A Jackass is born.

Does anyone find  it funny that the “donkey” represents the Democratic Party?  Is this not ironic and hilarious.  Perhaps it’s the perfect and right choice.

I know, make all the jokes you wish about the elephant being big and fat etc., blah, blah, blah.  Case in point, they are highly intuitive, nurturing and intelligent animals.

Don’t get your panties in a bunch, now.  It’s just an observation-that’s funny to me.

Todays Democratic Party does not stand for its original beliefs and that of the American people. Not by a long shot.  And in many cases, there are many within the Democratic Party, that are well, just Jackasses!

Yes, I can make the same statement of the GOP’ers as well.

BTW – just for the record:  The origins of the Democratic donkey can be traced to the 1828 presidential campaign of Andrew Jackson. During that race, opponents of Jackson called him a jackass.  However, rather than rejecting the label, Jackson, a hero of the War of 1812 who later served in the U.S. House of Representatives and U.S. Senate, was amused by it and included an image of the animal in his campaign posters.  Jackson served as America’s first Democratic president.

The Republican Party was formed in 1854, and and six years later Abraham Lincoln became its first member elected to the White House.  An image of an elephant was featured as a Republican symbol in at least one political cartoon and a newspaper illustration during the Civil War (when “seeing the elephant” was an expression used by soldiers to mean experiencing combat).
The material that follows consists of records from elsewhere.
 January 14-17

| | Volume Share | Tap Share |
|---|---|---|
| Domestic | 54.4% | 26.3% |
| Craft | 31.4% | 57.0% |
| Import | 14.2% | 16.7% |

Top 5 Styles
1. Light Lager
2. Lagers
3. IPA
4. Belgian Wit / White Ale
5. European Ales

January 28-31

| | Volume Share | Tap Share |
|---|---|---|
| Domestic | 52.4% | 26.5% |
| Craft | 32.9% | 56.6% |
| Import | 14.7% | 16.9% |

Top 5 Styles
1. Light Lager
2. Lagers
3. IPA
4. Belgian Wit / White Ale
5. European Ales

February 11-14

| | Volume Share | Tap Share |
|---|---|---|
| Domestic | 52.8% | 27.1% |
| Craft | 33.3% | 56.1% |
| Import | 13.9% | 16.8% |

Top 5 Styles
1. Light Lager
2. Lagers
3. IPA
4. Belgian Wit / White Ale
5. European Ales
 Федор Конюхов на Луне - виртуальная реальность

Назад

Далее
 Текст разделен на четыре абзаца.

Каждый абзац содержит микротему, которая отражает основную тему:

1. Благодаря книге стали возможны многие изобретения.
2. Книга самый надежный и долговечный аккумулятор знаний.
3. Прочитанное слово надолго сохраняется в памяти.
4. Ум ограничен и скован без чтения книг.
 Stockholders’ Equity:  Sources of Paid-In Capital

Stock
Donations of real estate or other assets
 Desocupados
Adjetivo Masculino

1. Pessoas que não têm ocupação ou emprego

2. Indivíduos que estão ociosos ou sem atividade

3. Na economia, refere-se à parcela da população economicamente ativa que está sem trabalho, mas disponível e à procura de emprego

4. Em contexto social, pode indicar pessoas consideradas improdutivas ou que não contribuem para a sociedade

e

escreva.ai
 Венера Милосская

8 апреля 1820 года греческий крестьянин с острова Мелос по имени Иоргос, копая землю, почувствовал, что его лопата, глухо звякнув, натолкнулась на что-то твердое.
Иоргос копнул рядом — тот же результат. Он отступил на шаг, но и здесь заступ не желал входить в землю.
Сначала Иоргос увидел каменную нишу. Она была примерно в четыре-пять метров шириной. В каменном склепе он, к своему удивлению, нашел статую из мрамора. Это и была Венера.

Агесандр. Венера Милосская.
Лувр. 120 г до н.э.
These images were immortalized by cartoonist, Thomas Nast of Harpers Weekly.  Nast is also credited with creating the Tammany Tiger, which was famously featured in an 1871 Harper’s Weekly cartoon that attacked New York’s William “Boss” Tweed and Tammany Hall, his corrupt political machine.  Not all of Nast’s work was about politics, though;  he’s also credited with creating what might be his most famous cartoon, the modern image of Santa Claus.